I asked for the cheapest possible train ticket to Beijing, of course, and considering my previous experiences on some european trains, I was expecting the trans-siberian to be a grueling, uncomfortable, 6-day trip. Something like sitting on a plastic or wooden chair inside a 6-chair hot, humid cabin, surrounded by shady-looking passengers constantly eyeing you and your possessions, just waiting for you to go to sleep. Well, I was very wrong about that. Very wrong indeed. This little train ride I'm on is one of the best I've taken! My first big surprise was my spot: I had not gotten a chair, I had gotten a bed! A whole bed, for me! It is indeed more comfortable than the beds of many hostels I have stayed at, and the bedsheets and pillow are cozy and soft. Just that one thing was enough to make my trip far more comfortable than I would've imagined, but my little cabin does not stop at that. Each of the 4 beds in the cabin is foldable in case you need some more space. It has a table to share amongst the passengers, several storage bins, a slidable, working door, a general light switch, a gentle nightlight switch, 4 individual passenger reading lights, a fan, foldable ladders on either side to climb unto the upper beds, a big shared thermos to store boiling water (of which there is a dispenser on each wagon), and a nice rug. It is GREAT! Only power outlets inside the cabin and a free WiFi internet connection would have plausibly made it better! Alas, power outlets are only available in the corridors outside the passenger cabins, and this little inconvenience is what has me sitting in the hallway right now, writing this entry.

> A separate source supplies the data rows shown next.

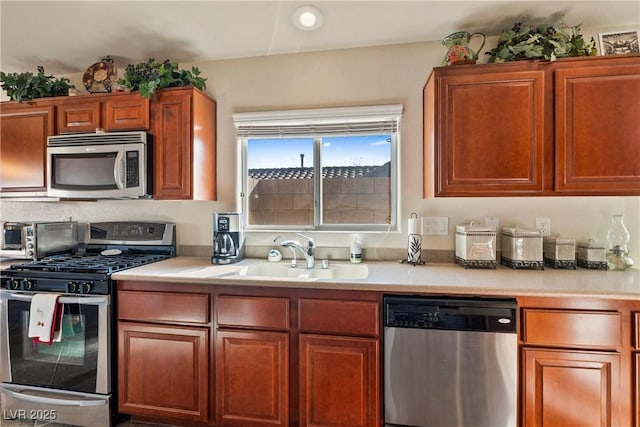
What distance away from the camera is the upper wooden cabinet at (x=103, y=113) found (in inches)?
85.4

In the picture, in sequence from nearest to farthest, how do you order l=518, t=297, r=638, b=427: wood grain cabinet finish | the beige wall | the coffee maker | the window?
l=518, t=297, r=638, b=427: wood grain cabinet finish → the beige wall → the coffee maker → the window

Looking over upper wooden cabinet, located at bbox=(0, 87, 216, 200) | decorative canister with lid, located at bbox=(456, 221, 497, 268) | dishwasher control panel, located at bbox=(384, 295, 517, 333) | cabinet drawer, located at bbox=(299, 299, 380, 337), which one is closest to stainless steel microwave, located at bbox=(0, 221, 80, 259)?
upper wooden cabinet, located at bbox=(0, 87, 216, 200)

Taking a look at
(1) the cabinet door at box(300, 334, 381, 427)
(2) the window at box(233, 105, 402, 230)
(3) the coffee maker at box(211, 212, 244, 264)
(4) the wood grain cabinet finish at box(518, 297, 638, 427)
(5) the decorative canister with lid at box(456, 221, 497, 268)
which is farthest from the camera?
(2) the window at box(233, 105, 402, 230)

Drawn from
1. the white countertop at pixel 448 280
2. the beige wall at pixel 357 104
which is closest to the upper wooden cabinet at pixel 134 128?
the beige wall at pixel 357 104

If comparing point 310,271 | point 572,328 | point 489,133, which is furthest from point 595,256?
point 310,271

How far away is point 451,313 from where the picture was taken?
Answer: 4.92 ft

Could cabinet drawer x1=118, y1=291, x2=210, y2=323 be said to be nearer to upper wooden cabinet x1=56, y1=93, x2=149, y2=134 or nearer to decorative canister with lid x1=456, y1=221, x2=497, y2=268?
upper wooden cabinet x1=56, y1=93, x2=149, y2=134

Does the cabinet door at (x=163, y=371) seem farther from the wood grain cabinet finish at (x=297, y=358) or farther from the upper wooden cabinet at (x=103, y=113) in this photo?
the upper wooden cabinet at (x=103, y=113)

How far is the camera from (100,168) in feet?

I must say that my ongoing journey on this 6-day train ride is certainly one of the most satisfying and relaxing experiences I have encountered in my whole RoundTrip. Possible activities while traveling are limited, and up to now, I have been spending my whole time in the train by sleeping, eating, writing postcards, narrating other events in my trip, talking to my 2 Irish cabinmates about miscellaneous subjects, playing diverse card games and Scrabble with them, meeting random passengers from nearby cabins, buying food and drink from local vendors at the occasional train stops, and watching the colorful russian landscapes and towns pass us by outside the windows as the train rushes steadily over the tracks, hour after hour after hour, after hour. It is a rare, slow-paced experience to find or even fathom in the culture of our big modern cities today.